BRIEF: Please produce a character-exact copy of the listing that follows, omitting all images.

PROVIDED DATA:

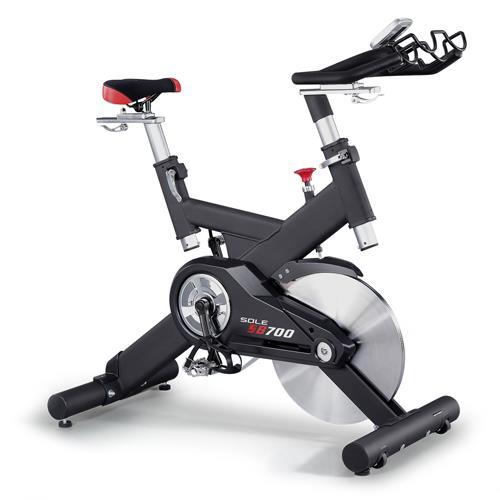 Sole SB700 Indoor Exercise Bike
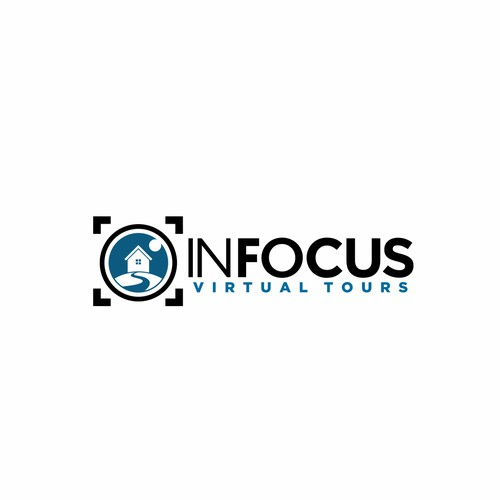 Logo design for InFocus Virtual Tours
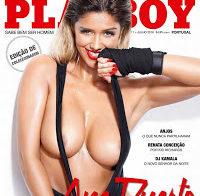 Ana Duarte nua na Playboy (mulher de Ricardinho)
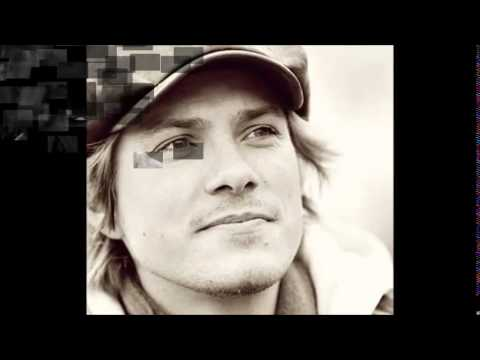 Taylor Hanson Music Made For Humans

YOUR SOLUTION:
 Sole SB700 Indoor Exercise Bike
 Logo design for InFocus Virtual Tours
 Ana Duarte nua na Playboy (mulher de Ricardinho)
 Taylor Hanson Music Made For Humans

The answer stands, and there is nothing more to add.